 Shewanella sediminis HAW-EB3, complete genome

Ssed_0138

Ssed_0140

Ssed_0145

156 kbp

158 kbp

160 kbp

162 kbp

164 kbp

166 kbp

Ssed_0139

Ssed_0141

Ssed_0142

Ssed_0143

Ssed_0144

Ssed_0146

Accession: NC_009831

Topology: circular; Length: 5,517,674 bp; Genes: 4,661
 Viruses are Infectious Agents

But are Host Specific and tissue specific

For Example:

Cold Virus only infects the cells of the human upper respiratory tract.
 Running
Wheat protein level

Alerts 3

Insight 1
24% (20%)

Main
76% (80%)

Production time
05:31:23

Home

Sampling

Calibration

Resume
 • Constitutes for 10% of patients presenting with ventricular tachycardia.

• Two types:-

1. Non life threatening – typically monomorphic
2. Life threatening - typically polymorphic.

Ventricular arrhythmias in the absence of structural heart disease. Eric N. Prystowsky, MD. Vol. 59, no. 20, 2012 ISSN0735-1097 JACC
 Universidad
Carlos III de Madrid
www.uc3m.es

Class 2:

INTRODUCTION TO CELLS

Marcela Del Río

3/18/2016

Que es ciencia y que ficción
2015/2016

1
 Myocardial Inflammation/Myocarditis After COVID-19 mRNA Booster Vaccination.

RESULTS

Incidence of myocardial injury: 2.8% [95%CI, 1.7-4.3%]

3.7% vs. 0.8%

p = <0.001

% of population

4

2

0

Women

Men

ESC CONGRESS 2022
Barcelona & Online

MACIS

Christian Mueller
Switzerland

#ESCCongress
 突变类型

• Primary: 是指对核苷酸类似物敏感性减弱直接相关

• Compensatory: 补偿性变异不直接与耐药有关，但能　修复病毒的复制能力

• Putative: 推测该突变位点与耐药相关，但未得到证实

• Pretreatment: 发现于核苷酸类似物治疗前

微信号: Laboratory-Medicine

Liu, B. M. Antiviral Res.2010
==============================
• Your assignment:
Give back the complete material, keeping every word exactly as written.

• Response area:
 Shewanella sediminis HAW-EB3, complete genome

Ssed_0138

Ssed_0140

Ssed_0145

156 kbp

158 kbp

160 kbp

162 kbp

164 kbp

166 kbp

Ssed_0139

Ssed_0141

Ssed_0142

Ssed_0143

Ssed_0144

Ssed_0146

Accession: NC_009831

Topology: circular; Length: 5,517,674 bp; Genes: 4,661
 Viruses are Infectious Agents

But are Host Specific and tissue specific

For Example:

Cold Virus only infects the cells of the human upper respiratory tract.
 Running
Wheat protein level

Alerts 3

Insight 1
24% (20%)

Main
76% (80%)

Production time
05:31:23

Home

Sampling

Calibration

Resume
 • Constitutes for 10% of patients presenting with ventricular tachycardia.

• Two types:-

1. Non life threatening – typically monomorphic
2. Life threatening - typically polymorphic.

Ventricular arrhythmias in the absence of structural heart disease. Eric N. Prystowsky, MD. Vol. 59, no. 20, 2012 ISSN0735-1097 JACC
 Universidad
Carlos III de Madrid
www.uc3m.es

Class 2:

INTRODUCTION TO CELLS

Marcela Del Río

3/18/2016

Que es ciencia y que ficción
2015/2016

1
 Myocardial Inflammation/Myocarditis After COVID-19 mRNA Booster Vaccination.

RESULTS

Incidence of myocardial injury: 2.8% [95%CI, 1.7-4.3%]

3.7% vs. 0.8%

p = <0.001

% of population

4

2

0

Women

Men

ESC CONGRESS 2022
Barcelona & Online

MACIS

Christian Mueller
Switzerland

#ESCCongress
 突变类型

• Primary: 是指对核苷酸类似物敏感性减弱直接相关

• Compensatory: 补偿性变异不直接与耐药有关，但能　修复病毒的复制能力

• Putative: 推测该突变位点与耐药相关，但未得到证实

• Pretreatment: 发现于核苷酸类似物治疗前

微信号: Laboratory-Medicine

Liu, B. M. Antiviral Res.2010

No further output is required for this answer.